== Yönerge A ==
Aşağıdaki haber metnine göre toparlanmaya ilişkin belirsizlikler neden yüksek seyrediyor? Bir ile üç cümle arasında açıklayın.

== Metin Bloğu ==
------------------------------------------------
İSTANBUL (AA) - Türkiye Cumhuriyet Merkez Bankası (TCMB) Para Politikası Kurulu (PPK) toplantı özetinde, küresel iktisadi faaliyete dair belirsizlikler başta olmak üzere emtia fiyatlarına ilişkin aşağı yönlü risklerin canlılığını korumakta olup küresel enflasyon oranlarının 2020 yılında ılımlı bir görünüm sergilemesinin beklendiği kaydedildi.
Kurulun 23 Temmuz'daki toplantısına ilişkin yayımlanan özette, koronavirüs salgınına ilişkin gelişmelere bağlı olarak küresel büyümedeki zayıflamanın yılın 2. çeyreğinde derinleştiği ifade edildi.
Ülkelerin attığı normalleşme adımlarıyla 3. çeyrekte kısmi toparlanma sinyalleri gözlendiği aktarılan özette, salgının yayılımını devam ettirmesi ve ikinci bir dalga yaşanma olasılığına bağlı olarak toparlanmaya ilişkin belirsizliklerin yüksek seyrettiği vurgulandı.
------------------------------------------------
== Yönerge B ==
Aşağıdaki listenin tüm satırlarında "farthest" ifadesini "most distant" ile değiştirin ve satırları yeniden yazın. Geri kalan her şey aynı kalsın.

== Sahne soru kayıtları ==
------------------------------------------------
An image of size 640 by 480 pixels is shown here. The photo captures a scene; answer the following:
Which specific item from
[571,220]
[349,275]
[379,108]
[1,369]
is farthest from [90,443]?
------------------------------------------------
== Alıştırma Yanıtı A ==
Toparlanmaya ilişkin belirsizliklerin yüksek seyretmesinin nedeni, salgının yayılımını devam ettirmesi ve ikinci bir dalga yaşanma olasılığıdır.

== Alıştırma Yanıtı B ==
An image of size 640 by 480 pixels is shown here. The photo captures a scene; answer the following:
Which specific item from
[571,220]
[349,275]
[379,108]
[1,369]
is most distant from [90,443]?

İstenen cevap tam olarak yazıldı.